++++ Input for this task

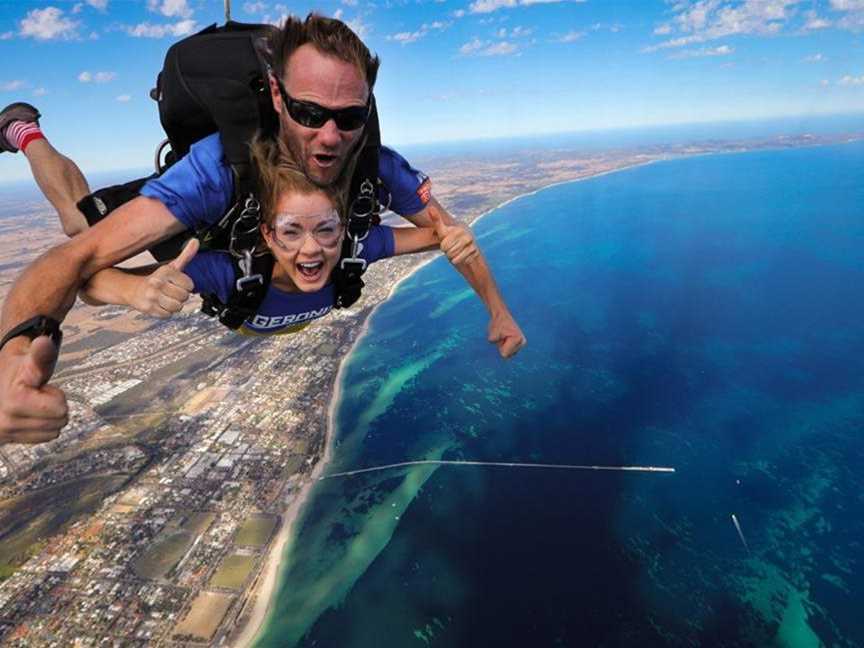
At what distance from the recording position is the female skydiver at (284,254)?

++++++++
++++ Input for this task

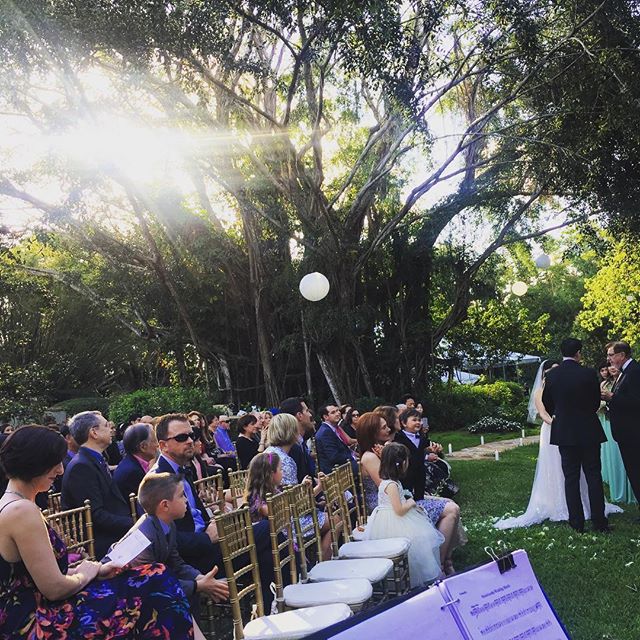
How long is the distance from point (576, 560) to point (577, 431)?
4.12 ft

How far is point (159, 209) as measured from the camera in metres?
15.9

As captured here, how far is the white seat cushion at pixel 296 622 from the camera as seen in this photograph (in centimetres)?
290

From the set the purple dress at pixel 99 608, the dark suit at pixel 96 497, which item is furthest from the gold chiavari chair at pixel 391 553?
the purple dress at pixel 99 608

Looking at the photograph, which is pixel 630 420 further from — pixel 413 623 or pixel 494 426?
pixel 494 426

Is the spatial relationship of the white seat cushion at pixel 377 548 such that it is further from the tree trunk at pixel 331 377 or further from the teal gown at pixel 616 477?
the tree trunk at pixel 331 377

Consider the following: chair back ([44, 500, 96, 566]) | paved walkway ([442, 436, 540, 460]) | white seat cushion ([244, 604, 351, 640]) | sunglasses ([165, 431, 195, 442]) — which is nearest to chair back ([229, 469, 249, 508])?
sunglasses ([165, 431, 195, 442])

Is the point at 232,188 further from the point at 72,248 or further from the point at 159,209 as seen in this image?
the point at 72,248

++++++++

Objective :: Pull out every line of the entries above that contains the word "tree", copying each line in full.

Written solution ::
Is the spatial relationship of the white seat cushion at pixel 377 548 such that it is further from the tree trunk at pixel 331 377 or further from the teal gown at pixel 616 477?
the tree trunk at pixel 331 377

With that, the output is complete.